» **What you should do**
Pull out each line of the records holding the string "United".

» **Data shown**
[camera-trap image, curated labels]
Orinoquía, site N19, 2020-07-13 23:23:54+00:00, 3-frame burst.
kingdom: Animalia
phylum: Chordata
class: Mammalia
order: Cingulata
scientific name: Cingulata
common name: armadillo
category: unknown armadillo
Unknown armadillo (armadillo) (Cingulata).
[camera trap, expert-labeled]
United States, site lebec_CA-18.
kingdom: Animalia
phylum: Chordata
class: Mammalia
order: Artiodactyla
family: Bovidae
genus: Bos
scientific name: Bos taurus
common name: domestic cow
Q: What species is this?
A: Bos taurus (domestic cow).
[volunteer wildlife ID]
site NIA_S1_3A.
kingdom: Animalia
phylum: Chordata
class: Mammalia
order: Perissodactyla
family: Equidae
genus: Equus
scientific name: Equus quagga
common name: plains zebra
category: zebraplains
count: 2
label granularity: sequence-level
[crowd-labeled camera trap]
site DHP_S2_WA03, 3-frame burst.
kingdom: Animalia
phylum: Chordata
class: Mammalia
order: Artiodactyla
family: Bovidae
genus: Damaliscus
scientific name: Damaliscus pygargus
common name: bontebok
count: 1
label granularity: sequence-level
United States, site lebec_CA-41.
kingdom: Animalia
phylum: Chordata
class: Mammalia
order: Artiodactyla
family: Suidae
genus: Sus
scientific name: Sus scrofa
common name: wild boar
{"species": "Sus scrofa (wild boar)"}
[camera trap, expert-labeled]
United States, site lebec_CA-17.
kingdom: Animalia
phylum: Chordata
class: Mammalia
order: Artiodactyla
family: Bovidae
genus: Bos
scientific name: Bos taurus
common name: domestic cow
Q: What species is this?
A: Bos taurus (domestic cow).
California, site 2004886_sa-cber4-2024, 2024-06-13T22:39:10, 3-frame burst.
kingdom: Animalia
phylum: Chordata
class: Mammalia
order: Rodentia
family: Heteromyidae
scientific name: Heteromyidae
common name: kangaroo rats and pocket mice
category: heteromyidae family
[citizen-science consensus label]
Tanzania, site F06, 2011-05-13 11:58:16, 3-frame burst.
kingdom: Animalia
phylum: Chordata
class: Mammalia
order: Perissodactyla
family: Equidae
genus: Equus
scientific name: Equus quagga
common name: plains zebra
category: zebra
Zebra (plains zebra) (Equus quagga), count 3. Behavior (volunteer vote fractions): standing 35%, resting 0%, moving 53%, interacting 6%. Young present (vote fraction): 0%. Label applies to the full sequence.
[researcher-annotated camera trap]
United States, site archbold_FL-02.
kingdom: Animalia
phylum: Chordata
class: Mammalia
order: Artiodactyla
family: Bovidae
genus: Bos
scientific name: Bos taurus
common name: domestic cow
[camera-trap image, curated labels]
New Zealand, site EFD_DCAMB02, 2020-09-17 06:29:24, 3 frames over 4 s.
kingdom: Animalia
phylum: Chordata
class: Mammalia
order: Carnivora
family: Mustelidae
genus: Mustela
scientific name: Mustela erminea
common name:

» **The answer**
United States, site lebec_CA-18.
United States, site lebec_CA-41.
United States, site lebec_CA-17.
United States, site archbold_FL-02.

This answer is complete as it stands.